Fresh Impetus for Energy-Saving Measures in NJ, But State Has Fallen Far Behind

For years, energy conservation has been a state priority more in theory than in practice. The Murphy administration has set new goals, but there’s disagreement about how to achieve them

Steven Gabel
More than a decade ago, New Jersey ranked among the nation’s ten best states in promoting energy-saving actions for its residents and businesses.

Not anymore. A recent ranking by the respected American Council for Energy Efficiency Economy put New Jersey in the middle of the pack at 23rd — despite energy conservation repeatedly being cited as a top priority in the state’s energy master plans as long ago as 1978, according to Steven Gabel, president of Gabel Associates, an energy consulting firm.

Now, a law signed by Gov. Phil Murphy this spring establishes new goals to cut energy use and, for the first time, mandates New Jersey’s gas and electric utilities to curb customer consumption.

For clean-energy advocates, utilities, and others who participated in an NJ Spotlight roundtable in Newark this past Friday on energy efficiency, it is well past the time to get the show on the road.
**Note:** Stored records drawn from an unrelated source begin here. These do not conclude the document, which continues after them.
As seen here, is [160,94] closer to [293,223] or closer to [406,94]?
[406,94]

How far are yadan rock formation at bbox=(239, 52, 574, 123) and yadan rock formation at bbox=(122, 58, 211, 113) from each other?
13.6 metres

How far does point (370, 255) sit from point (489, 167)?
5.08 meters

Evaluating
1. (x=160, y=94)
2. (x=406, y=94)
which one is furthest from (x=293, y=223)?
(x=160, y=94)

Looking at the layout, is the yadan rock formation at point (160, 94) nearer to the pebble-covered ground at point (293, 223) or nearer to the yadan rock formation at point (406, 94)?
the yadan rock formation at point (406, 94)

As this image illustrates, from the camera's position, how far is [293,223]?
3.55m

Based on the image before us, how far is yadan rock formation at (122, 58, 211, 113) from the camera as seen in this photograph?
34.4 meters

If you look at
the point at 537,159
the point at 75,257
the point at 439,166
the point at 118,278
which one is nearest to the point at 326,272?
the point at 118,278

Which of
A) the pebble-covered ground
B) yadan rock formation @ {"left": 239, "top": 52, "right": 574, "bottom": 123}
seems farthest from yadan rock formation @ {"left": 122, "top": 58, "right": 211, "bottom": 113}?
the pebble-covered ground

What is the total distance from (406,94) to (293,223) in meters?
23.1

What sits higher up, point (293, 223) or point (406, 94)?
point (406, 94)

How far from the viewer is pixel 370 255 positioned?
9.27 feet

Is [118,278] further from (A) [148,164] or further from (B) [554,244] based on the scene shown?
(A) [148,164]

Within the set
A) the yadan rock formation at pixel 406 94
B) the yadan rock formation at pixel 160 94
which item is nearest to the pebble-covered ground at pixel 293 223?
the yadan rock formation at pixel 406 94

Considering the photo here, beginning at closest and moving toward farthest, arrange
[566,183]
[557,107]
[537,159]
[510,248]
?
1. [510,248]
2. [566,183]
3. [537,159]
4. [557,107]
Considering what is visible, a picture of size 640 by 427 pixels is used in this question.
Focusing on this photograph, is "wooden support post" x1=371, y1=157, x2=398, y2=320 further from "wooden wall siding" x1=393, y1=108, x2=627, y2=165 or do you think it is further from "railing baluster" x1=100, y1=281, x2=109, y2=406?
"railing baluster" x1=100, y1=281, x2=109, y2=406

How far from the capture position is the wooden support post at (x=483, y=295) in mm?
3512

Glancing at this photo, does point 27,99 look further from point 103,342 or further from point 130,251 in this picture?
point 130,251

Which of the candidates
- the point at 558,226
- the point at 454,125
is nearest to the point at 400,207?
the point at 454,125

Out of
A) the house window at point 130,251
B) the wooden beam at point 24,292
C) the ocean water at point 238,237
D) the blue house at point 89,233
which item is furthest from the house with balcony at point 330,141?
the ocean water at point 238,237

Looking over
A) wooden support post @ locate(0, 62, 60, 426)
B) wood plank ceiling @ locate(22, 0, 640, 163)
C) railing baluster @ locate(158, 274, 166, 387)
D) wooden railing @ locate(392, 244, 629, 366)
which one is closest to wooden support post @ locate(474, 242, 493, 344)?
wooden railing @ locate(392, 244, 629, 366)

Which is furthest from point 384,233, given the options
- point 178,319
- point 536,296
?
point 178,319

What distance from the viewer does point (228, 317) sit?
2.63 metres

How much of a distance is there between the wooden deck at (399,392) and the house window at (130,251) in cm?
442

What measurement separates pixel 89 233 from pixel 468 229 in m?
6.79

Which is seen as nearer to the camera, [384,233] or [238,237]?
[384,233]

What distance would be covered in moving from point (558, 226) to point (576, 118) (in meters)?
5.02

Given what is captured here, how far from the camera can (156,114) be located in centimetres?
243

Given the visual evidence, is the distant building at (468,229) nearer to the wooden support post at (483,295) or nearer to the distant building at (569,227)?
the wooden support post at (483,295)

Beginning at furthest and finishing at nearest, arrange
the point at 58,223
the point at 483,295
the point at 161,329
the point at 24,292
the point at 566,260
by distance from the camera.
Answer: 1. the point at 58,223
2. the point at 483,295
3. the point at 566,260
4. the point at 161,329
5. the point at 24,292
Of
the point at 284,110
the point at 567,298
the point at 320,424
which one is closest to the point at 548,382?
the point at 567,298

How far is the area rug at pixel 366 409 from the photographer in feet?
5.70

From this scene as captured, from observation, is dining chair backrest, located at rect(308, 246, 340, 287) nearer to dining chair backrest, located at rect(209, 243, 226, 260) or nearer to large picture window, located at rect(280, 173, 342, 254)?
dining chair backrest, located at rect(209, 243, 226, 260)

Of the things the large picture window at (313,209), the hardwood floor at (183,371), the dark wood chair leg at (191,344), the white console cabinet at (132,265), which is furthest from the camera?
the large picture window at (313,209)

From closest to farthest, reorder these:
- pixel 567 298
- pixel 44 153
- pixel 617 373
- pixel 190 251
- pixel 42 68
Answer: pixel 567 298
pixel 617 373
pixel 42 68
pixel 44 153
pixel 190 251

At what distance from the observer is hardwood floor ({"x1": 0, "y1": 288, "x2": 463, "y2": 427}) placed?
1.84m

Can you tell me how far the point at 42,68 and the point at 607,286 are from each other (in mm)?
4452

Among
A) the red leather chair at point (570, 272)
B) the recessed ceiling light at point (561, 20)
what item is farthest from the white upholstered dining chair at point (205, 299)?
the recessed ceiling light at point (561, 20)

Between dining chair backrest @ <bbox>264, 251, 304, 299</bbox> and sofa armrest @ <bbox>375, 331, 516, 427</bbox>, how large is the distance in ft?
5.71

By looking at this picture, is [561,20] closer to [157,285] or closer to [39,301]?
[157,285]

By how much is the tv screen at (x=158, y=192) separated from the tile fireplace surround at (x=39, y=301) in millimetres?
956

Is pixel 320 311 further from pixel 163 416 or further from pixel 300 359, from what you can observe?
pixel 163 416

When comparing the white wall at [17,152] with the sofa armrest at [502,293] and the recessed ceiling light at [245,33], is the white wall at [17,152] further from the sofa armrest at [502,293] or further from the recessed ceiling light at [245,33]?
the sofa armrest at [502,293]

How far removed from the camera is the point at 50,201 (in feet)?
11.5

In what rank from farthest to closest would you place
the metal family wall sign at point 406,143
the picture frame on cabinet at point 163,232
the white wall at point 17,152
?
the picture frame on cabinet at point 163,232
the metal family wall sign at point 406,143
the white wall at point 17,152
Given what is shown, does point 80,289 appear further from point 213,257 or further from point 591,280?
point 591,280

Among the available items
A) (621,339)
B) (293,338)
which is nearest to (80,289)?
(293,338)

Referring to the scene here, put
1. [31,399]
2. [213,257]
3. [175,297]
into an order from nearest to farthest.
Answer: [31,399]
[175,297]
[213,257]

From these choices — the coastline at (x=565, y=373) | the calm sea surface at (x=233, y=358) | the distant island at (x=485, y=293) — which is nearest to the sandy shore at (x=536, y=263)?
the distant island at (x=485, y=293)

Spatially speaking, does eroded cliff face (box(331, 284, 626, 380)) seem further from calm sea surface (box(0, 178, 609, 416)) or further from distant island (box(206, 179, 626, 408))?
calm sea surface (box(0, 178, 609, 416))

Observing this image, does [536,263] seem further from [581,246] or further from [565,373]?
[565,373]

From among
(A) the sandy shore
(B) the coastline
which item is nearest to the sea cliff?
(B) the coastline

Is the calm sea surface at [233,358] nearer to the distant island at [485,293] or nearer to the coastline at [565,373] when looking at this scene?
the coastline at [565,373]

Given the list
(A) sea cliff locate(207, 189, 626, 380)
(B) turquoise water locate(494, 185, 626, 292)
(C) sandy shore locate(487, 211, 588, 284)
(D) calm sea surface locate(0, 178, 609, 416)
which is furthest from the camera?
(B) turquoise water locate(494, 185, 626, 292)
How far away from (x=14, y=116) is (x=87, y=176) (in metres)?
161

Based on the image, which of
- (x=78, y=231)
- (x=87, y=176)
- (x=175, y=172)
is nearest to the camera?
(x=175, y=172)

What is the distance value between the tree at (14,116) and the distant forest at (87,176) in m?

“Customers want to use less energy because they want to save money,’’ said David Daly, president and COO of Public Service Electric & Gas, the state’s largest utility. “It’s their number one issue for them.’’

Mixed results

It may be a top priority of both customers and policymakers, but the results have been mixed, at least by some advocates’ perspective.

Mary Barber
In the state’s fiscal year 2018, the New Jersey Office of Clean Energy projected 0.36 percent in annual energy savings, according to Mary Barber, New Jersey clean-energy director for the Environmental Defense Fund. The new state law requires electric utilities to cut consumption by 2 percent and gas companies to cut it by 0.75 percent. “Based on the results, we need change,’’ said Barber.

“We’ve really scratched the surface in New Jersey despite very great efforts,’’ agreed Adam Procell, president and chief executive officer of Lime Energy, a Newark company involved in energy conservation.

During a wide-ranging discussion, participants were more optimistic the new law could push the state into a leadership role in energy conservation, with some debate over the role of the state’s utilities and how much they should be rewarded.

Brand: ‘The utilities are fine’

Several speakers argued utilities — with well-established relationships with customers — ought to be the focus on bringing energy-efficiency to residents and businesses.

Stefanie Brand, director of Rate Counsel
But Stefanie Brand, director of the Division of Rate Counsel, disputed the prospect of allowing utilities to recover lost revenue from sales by incenting customers to use less energy — a provision called “decoupling’’ in energy jargon that’s used in more than half of the other states in the country.

“The entire energy efficiency discussion cannot be about how are we going to pay utilities,’’ Brand said. “This is crazy. This is why nothing has happened. I see their books. The utilities are fine.’’

Others disagreed on whether the state can move forward with aggressive energy-efficiency goals without decoupling.

“Yes,’’ acknowledged Barber, “and probably not as easily; not as quickly, and not as certainly, I would add. It is the better direction to cut the link that is causing the utility to be simply focused on sales.’’

New Jersey Gas is one of two utilities in the state (the other is South Jersey Gas) to have an energy conservation program in its tariffs. It has helped 50,000 customers to cut gas bills, create 2,600 new contracting jobs, and generate $350 million in economic activity, according to Tom Massaro, a senior vice president at the company.

Gabel agreed decoupling is needed.

“The customer’s pockets are not going to be picked by this,’’ he said. “All you are doing is realigning the incentives. In fact, if sales growth increases on a net to net basis, customer rates are going to go down.’’

Brand, however, countered that such a program only transfers the risk to ratepayers, who will have no other option besides the utility.

Focus on low-income populations

“We will be monopolizing energy efficiency if we do this,’’ she said. “All of these companies that do the work will be beholden to the utilities to get the work. This is a really serious issue that we have to grapple with.’’

Those issues should play out in the next year as PSE&G is expected to file a multi-billion-dollar proposal within a few weeks, calling for huge investments in energy efficiency, as well as its pending rate case.

Any new statewide energy efficiency initiative, most participants agreed, ought to focus on low-income populations who have largely not benefitted from state efforts to promote clean energy.

“There are territories underserved; there are markets underserved,’’ Procell said.